*Problem requirements*. Write out exactly the lines running from the line that includes "standing: 30%" to the end of the data, both ends included, and nothing besides.

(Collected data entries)
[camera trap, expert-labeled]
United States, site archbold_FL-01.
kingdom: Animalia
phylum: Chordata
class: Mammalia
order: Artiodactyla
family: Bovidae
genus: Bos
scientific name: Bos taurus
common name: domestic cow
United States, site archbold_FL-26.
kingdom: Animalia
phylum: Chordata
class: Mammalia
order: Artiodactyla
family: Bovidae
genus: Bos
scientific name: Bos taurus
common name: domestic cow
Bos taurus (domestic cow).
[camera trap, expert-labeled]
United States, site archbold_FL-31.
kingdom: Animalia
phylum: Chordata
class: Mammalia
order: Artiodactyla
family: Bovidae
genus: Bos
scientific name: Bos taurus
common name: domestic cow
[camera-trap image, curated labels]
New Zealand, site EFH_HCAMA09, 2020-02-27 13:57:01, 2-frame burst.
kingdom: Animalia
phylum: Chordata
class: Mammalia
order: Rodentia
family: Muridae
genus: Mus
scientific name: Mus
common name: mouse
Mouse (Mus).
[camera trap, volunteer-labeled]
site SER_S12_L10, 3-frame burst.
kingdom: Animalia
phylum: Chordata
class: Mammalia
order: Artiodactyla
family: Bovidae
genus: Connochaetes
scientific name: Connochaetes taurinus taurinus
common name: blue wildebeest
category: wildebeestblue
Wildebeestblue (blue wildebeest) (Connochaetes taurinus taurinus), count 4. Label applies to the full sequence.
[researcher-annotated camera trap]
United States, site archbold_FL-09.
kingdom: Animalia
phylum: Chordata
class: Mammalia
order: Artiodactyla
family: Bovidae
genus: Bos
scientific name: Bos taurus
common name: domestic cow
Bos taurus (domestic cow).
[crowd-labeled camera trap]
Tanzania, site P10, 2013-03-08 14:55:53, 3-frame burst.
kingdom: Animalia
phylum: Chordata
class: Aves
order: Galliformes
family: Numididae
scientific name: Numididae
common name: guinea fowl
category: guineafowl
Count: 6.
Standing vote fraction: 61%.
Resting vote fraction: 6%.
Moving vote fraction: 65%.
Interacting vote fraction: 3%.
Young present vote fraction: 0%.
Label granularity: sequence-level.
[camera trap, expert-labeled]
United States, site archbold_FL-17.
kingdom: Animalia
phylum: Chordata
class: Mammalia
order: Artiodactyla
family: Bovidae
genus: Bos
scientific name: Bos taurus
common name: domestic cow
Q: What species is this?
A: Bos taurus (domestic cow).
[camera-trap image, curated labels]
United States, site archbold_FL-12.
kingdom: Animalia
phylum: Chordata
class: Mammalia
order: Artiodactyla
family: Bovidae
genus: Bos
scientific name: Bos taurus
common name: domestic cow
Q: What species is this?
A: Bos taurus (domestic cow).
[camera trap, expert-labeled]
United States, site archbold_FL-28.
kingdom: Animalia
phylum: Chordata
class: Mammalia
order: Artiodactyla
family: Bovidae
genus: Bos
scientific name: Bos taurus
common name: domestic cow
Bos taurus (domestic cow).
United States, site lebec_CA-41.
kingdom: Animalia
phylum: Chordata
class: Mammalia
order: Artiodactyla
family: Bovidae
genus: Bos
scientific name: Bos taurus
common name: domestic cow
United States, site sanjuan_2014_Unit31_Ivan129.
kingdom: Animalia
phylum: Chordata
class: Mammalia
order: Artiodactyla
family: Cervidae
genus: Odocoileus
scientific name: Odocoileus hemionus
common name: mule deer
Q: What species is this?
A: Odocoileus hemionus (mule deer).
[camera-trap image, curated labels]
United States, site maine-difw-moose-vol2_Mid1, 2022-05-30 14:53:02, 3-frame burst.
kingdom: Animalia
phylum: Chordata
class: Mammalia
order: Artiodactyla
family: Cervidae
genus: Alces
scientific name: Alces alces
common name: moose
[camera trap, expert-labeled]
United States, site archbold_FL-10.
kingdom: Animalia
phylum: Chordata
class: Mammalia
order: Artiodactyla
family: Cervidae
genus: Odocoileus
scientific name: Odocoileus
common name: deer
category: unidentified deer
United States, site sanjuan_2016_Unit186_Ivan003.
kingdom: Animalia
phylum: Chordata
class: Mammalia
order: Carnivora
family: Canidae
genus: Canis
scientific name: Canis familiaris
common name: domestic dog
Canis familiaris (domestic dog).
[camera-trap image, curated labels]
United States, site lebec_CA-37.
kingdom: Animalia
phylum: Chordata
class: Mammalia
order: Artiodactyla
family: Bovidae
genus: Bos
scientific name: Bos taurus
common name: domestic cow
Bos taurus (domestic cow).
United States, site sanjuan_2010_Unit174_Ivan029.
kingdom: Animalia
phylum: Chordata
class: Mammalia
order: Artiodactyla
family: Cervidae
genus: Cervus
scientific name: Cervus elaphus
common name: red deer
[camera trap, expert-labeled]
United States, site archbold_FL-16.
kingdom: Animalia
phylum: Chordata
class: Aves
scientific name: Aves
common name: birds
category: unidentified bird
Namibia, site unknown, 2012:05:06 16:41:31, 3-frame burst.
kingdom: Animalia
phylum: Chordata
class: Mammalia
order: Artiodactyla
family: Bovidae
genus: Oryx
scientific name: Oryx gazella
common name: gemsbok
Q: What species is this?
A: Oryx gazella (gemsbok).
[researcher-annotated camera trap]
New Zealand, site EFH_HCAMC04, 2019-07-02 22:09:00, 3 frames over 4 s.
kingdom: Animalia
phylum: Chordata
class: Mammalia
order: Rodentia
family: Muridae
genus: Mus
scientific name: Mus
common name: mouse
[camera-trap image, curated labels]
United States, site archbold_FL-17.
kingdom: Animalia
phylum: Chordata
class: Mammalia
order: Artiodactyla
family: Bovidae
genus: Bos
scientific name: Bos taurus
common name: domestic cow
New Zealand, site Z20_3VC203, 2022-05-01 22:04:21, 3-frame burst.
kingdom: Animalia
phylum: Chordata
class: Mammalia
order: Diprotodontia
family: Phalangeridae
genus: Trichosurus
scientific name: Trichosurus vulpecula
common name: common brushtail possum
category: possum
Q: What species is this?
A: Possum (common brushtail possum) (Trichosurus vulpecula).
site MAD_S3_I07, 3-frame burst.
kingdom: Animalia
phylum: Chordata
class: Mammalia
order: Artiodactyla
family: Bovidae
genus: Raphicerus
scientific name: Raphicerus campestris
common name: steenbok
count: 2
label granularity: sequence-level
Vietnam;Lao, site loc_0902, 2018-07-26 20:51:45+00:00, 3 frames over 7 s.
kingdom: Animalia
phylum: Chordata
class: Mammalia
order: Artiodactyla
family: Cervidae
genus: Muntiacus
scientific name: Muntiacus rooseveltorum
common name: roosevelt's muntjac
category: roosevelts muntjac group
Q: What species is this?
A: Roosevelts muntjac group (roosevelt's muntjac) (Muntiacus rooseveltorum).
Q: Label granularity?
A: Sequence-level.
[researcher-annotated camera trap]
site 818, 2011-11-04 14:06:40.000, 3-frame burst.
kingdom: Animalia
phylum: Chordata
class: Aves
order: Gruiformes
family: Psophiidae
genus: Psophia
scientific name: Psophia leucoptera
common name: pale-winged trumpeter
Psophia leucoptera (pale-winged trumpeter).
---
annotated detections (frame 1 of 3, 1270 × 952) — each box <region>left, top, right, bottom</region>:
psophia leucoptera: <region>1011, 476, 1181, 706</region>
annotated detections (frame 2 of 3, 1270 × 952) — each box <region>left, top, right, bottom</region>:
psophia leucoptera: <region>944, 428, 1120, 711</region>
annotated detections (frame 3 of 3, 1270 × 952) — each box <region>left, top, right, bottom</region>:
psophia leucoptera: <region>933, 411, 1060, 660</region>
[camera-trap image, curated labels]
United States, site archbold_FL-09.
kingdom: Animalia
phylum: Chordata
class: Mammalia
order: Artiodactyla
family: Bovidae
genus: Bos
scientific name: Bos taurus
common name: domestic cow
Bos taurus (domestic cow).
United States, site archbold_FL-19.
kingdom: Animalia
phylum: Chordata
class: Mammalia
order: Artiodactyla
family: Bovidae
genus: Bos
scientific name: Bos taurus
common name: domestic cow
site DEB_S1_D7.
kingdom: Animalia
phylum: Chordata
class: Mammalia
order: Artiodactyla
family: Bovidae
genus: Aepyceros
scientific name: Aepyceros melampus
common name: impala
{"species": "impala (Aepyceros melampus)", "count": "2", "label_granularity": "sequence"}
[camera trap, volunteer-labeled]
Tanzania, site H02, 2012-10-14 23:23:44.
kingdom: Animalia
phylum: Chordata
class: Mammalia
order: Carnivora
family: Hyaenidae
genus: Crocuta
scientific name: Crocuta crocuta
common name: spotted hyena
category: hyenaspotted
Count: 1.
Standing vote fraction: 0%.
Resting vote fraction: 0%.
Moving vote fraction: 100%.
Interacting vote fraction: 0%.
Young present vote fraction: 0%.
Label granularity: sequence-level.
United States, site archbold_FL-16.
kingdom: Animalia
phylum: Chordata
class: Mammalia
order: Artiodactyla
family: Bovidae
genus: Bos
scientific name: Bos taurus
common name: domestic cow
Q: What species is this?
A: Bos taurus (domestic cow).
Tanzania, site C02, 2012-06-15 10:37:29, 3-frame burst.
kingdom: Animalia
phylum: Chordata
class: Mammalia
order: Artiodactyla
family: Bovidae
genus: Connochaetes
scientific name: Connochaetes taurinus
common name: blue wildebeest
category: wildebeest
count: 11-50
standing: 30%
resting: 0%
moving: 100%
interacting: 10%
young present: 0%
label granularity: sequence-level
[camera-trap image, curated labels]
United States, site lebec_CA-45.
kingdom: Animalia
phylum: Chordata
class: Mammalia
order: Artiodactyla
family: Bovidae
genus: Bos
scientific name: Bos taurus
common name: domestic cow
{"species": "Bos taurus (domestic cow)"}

*Exercise output*.
standing: 30%
resting: 0%
moving: 100%
interacting: 10%
young present: 0%
label granularity: sequence-level
[camera-trap image, curated labels]
United States, site lebec_CA-45.
kingdom: Animalia
phylum: Chordata
class: Mammalia
order: Artiodactyla
family: Bovidae
genus: Bos
scientific name: Bos taurus
common name: domestic cow
{"species": "Bos taurus (domestic cow)"}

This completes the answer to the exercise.